# Building  Text-to-SQL capability to Amazon Athena using Amazon Bedrock

- **Use of amazon.titan-embed-text-v1 for creating embedding**
- **Use of Amazon OpenSearch as a vector database**
- **Use of anthropic.claude-v2:1 as base LLM Model**



## Contents

1. [Objective](#Objective)
1. [Background](#Background-(Problem-Description-and-Approach))
1. [Overall Workflow](#Overall-Workflow)
1. [Conclusion](#Conclusion)


## Objective

This notebook shows is to provide the code snippets within an executable flow from [this AWS Blog post](https://aws.amazon.com/blogs/machine-learning/build-a-robust-text-to-sql-solution-generating-complex-queries-self-correcting-and-querying-diverse-data-sources/).

## Background (Problem Description and Approach)

- **Problem statement**: 

Text-to-SQL solutions aim to generate SQL queries from natural language to enable non-technical users to access and analyze data. However, existing solutions face challenges related to ambiguity in natural language, needing to recreate capabilities for different databases, and collecting comprehensive metadata. The proposed solution in the text aims to address these challenges by incorporating metadata from AWS Glue Data Catalog, evaluating and correcting generated SQL queries using Amazon Athena feedback with multi-pass prompting, and leveraging Athena's support for diverse data sources.

- **Our approach**: 

[`RAG`] The [RAG approach](https://aws.amazon.com/what-is/retrieval-augmented-generation/) offers several advantages. First, it gives up-to-date, precise responses. Rather than relying only on fixed, outdated training data, RAG utilizes current external sources to formulate its answers. In this solution, we used RAG to increase the accuracy of table name from [AWS Glue Data Catalog](https://docs.aws.amazon.com/glue/latest/dg/catalog-and-crawler.html). 

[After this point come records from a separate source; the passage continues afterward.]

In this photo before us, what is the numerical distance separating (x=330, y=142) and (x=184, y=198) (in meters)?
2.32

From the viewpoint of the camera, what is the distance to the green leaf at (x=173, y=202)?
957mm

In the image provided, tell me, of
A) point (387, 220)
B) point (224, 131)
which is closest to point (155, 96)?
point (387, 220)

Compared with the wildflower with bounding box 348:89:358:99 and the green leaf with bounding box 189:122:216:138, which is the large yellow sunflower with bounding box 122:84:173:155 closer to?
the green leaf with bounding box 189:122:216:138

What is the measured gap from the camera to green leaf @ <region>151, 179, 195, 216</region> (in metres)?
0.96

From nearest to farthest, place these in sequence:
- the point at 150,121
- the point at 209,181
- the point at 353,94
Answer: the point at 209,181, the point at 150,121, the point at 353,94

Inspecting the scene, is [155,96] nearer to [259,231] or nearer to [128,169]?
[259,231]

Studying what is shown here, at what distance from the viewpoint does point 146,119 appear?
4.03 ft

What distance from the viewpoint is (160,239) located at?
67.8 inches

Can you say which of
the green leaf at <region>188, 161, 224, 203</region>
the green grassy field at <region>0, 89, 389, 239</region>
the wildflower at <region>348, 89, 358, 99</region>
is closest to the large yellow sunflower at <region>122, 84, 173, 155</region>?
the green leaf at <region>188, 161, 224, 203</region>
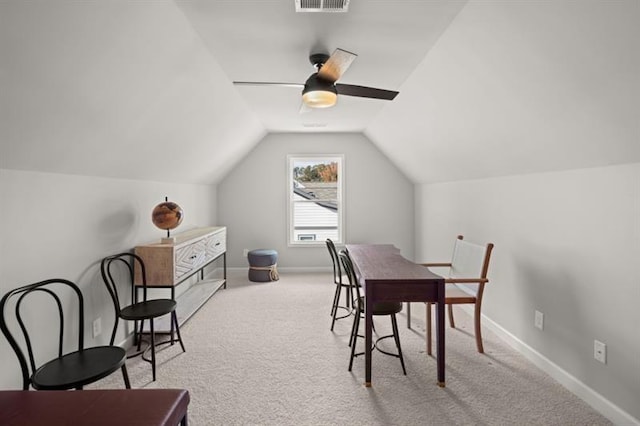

[`Vector Store`] [Amazon OpenSearch](https://aws.amazon.com/opensearch-service/) offers three vector engines to choose from, each catering to different use cases.Facebook AI Similarity Search (Faiss) is a library for efficient similarity search and clustering of dense vectors. This code bases used [FAISS for similiarity search](https://aws.amazon.com/about-aws/whats-new/2023/10/amazon-opensearch-service-vector-query-filters-faiss/).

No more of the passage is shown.